Aug. 23, 2021 – Mitochondria, the organelles inside cells responsible for making energy, hold keys to understanding diseases like cancer, diabetes and Alzheimer’s. Pursuing an interest in studying metastasis – the spread of cancer, Austin Lefebvre, Samueli School graduate student researcher in biomedical engineering, created an algorithm called Mitometer to track mitochondria in live-cell two-dimensional and three-dimensional time-lapse images. His research is published in the August 19, 2021 issue of Nature Methods

Research over the past decade has shown that mitochondria move to the edges of cancer cells to migrate to other parts of the body. Lefebvre began investigating mitochondrial motility in the Laboratory for Fluorescence Dynamics under Michelle Digman, co-principal investigator and associate professor of biomedical engineering. What he thought would be a simple task – create an algorithm to study the mitochondria’s movement to the edges of breast cancer cells during migration – ended up taking more than a year and a half of iterative work. 

“Professor Digman has been super supportive of my ideas,” said Lefebvre. “She’s been encouraging and helping me with any experiments or collaborations that were involved with the project.” 

Digman said, “Austin wanted to create our own automated program for mitochondria dynamics that was capable of tracking mitochondria and isolating information in an unbiased way; all the available programs out there didn't have these capabilities. Austin initiated this work and called it ‘Mitometer.’ He worked tirelessly on this project and was able to track mitochondria in organoid tumors that he was imaging with our collaborators.”

Along with Lefebvre and Digman, Dennis Ma and Kai Kessenbrock, department of biological chemistry, and Devon Lawson, physiology and biophysics, also contributed to the research. 

Mitochondria are very complex in shape and size, and they vary between cell types and cancers. So making an algorithm to analyze shape, track movement, and work in the general cell biology field proved challenging.

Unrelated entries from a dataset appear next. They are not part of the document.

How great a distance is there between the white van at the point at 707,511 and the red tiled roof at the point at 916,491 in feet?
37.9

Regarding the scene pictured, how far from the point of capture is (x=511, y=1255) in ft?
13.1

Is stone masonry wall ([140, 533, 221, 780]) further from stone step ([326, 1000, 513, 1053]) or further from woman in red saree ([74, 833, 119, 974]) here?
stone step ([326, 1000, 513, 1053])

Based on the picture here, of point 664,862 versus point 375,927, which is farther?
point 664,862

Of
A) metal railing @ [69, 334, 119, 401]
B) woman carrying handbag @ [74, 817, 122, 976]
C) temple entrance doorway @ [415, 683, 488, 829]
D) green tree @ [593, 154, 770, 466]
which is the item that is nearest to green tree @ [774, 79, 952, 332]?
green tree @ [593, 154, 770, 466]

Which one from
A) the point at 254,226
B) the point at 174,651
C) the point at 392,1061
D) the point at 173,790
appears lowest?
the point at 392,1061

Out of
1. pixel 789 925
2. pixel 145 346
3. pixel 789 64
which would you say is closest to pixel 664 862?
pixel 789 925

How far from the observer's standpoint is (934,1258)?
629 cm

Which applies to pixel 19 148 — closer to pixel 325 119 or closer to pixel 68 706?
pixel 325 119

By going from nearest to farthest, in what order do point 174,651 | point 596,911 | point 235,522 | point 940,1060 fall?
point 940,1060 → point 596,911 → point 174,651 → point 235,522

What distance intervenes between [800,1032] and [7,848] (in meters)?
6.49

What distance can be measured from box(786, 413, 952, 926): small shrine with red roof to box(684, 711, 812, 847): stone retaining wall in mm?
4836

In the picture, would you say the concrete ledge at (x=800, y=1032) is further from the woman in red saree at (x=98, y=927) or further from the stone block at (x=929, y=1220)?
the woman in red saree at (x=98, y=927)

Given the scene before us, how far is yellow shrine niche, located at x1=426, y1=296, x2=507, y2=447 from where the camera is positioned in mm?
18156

“A lot of people have made algorithms before that are very specific for their microscope or cell type, and mitochondria that are specific sizes, specific shapes,” explained Lefebvre. “But none of them are shape or size independent. That was messing up my progress, so I wanted to make it easier for myself and share it with everyone to let them use it too.”

In one application using Mitometer, Lefebvre showed that mitochondria of triple-negative breast cancer cells are faster, more directional and more elongated than those in their receptor-positive counterparts.

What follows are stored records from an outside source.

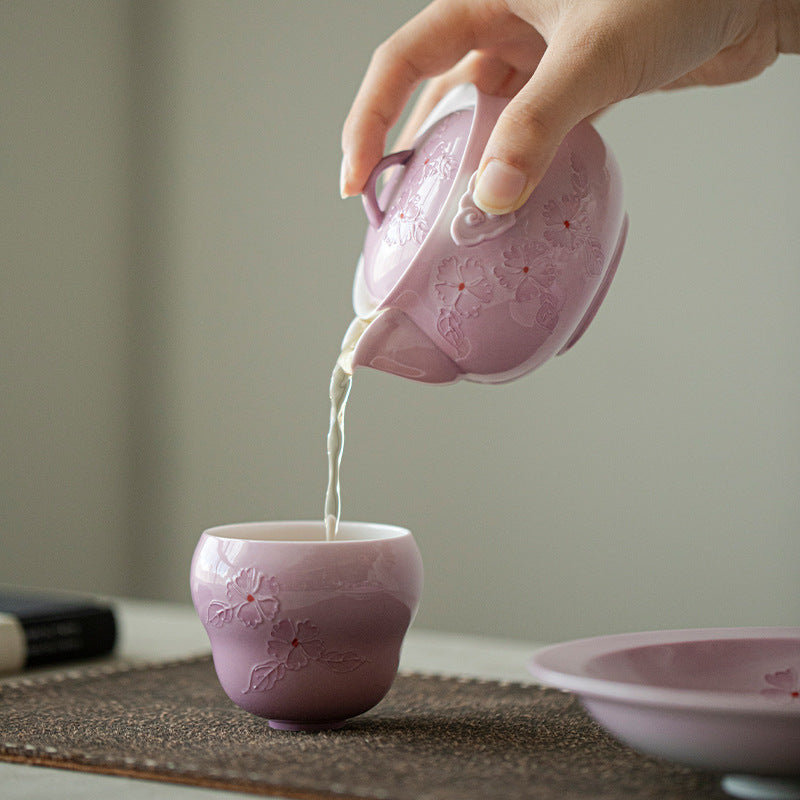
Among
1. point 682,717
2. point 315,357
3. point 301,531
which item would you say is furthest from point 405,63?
point 315,357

What differentiates Mitometer from other programs is its speed, automation and lack of bias. Mitometer only requires the pixel size and time between frames in the time-lapse images to identify mitochondrial motility and morphology. The segmentation algorithm isolates individual mitochondria by removing the background but preserving the shape and size. The tracking algorithm links mitochondria via differences in morphological features and displacement. 

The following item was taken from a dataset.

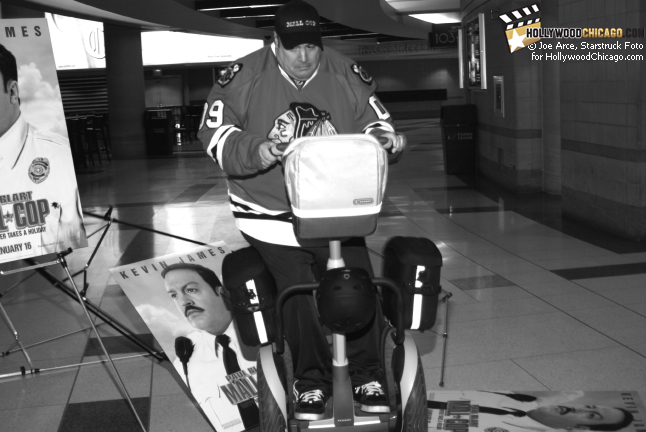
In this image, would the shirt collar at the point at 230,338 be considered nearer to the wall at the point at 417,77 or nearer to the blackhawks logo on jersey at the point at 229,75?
the blackhawks logo on jersey at the point at 229,75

Generally, previous types of tracking and segmenting algorithms are often mostly manual, requiring tracing the shape of the object or clicking individual mitochondria.

“Let’s say you have a video of an object and you have 10 frames,” explained Lefebvre. “You’d be clicking on the same mitochondria for 10 frames that follow it. But naturally, your eye is going to go to those that are maybe clearer or moving quicker or are bigger than the rest. So in that sense, you might be more biased toward whatever you can see, whatever you can recognize.”

Lefebvre’s algorithm doesn’t use any of those factors. It only requires objective features like pixel size, time between each frame and video length. “That removes the bias essentially,” said Lefebvre.

He created a software package of multiple algorithms to make it easier for people to use. Even though the shape of mitochondria differ, the algorithm adapts based on the cell type and other factors. Basically, it’s a self-iterating, self-adapting algorithm that will allow it to work with any time-lapse image, no matter what it looks like.

“The algorithms are completely automated and bias-free to allow people to just put in a time-lapse image of mitochondria in the cell and be able to get back out all of the morphological and motility parameters and see how these mitochondria are splitting apart or coming back together,” said Lefebvre. 

In one application using Mitometer, Lefebvre showed that mitochondria of triple-negative breast cancer cells are faster, more directional and more elongated than those in their receptor-positive counterparts. He also found that mitochondrial motility and morphology in breast cancer correlate with metabolic activity, adding key information for developing better targeted treatments.

“The algorithm and software will make studying these mitochondria a lot easier for researchers,” said Lefebvre. “By using the software, it can help identify the mitochondrial differences, so that down the line, we can have better ideas about how to target the more aggressive types of cancer and other diseases like diabetes, Alzheimer’s, Huntington’s and Parkinson’s.” 

“Austin is amazingly resourceful, bright and talented,” said Digman. “I put my complete faith in him to be able to lead the project with some guidance. I’m really proud of what he has accomplished!”